Because I-70 is so heavily used, and the weather conditions in the high country limit the time to do much of the upkeep work on the interstate, CDOT will conduct the work with the least impact as possible to motorists. Most of the lane closures on I-70 from C-470 to the Eisenhower Johnson Memorial Tunnel will occur overnight, with daytime work restricted to emergencies and short-term traffic holds for rockfall mitigation. No lane closures will be planned on weekends or holidays. There will be daytime lane closures on nearby US 6 Clear Creek County and US 40.
“Travelers should be aware of planned work along both I-70 and some of the popular parallel routes like US-6 and US-40,” said Denver Metro Regional Transportation Director Paul Jesaitis. “If you are headed to the mountains from the Front Range, know before you go so that you can enjoy summertime in the mountains.”
“In addition to a number of projects in Glenwood Canyon, CDOT crews will conduct a variety of maintenance operations from the Continental Divide to the Utah border,” said Northwest Regional Transportation Director Mike Goolsby. “The daily work on these projects will be limited to relatively small areas that reduce the impacts to travelers, but drivers still need to be aware of these minor disruptions.”
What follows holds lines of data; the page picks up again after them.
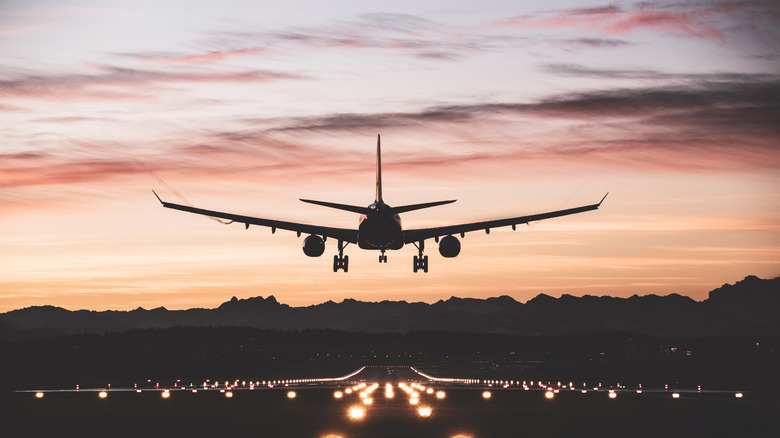 An airplane moments from touching down on the runway at sunrise.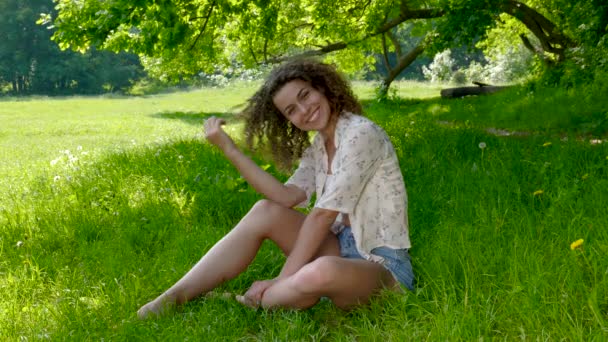 Gelukkig meisje zit op het gras in het park — Stockvideo
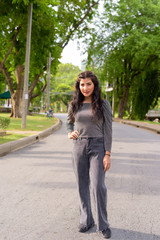 Full body shot of young beautiful Indian woman in the streets at the park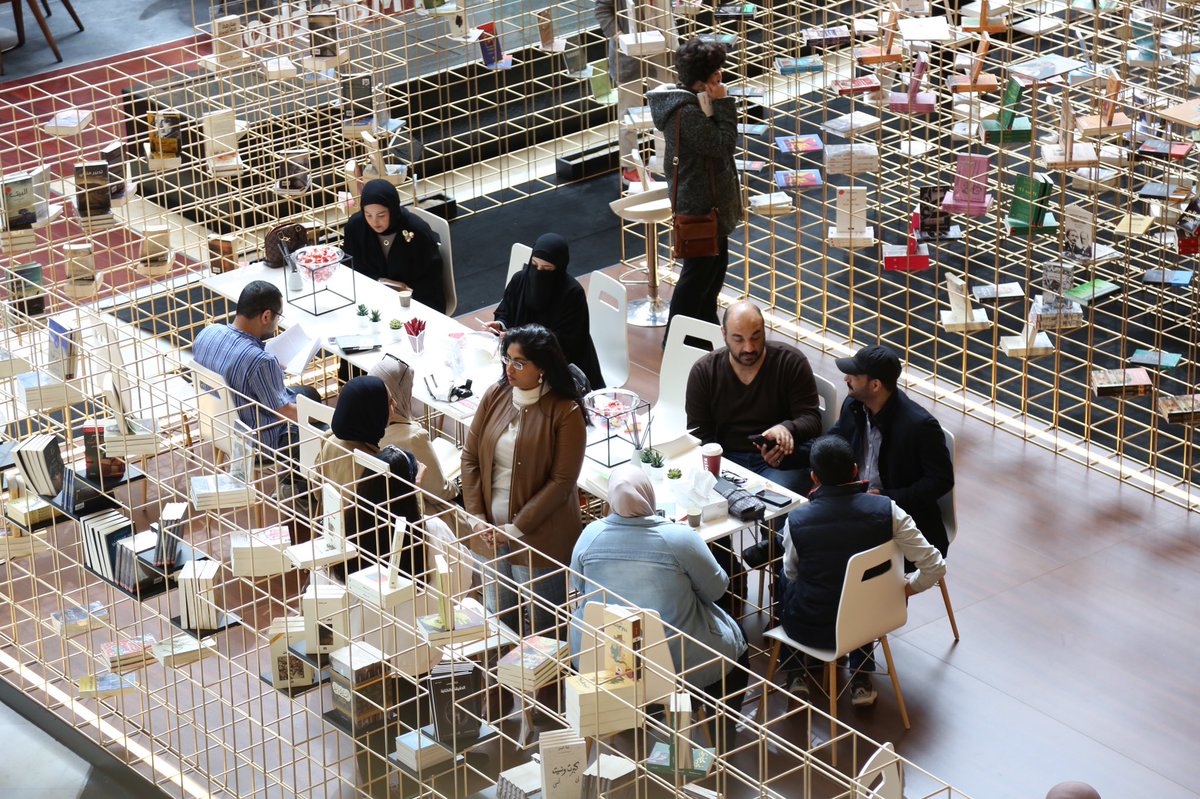 Readers gather for a charity reading marathon at Takween bookstore in 360 Mall, Kuwait.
Multiple projects are underway in Glenwood Canyon with several scheduled to be complete before the busy summer travel season. Motorists should plan for lower speeds and intermittent daytime single lane closures. If there is a safety closure in Glenwood Canyon due to a Flash Flood Warning, CDOT recommends the alternate route if the closure is anticipated to last longer than two hours. Motorists should detour by traveling via CO 9 to US 40 to CO 13.
Motorists should be prepared for heavy traffic along the highly traveled mountain corridor during the busy summer season, give themselves some extra time to reach their destination, drive safely through work zones and check out COtrip.org for the latest road conditions.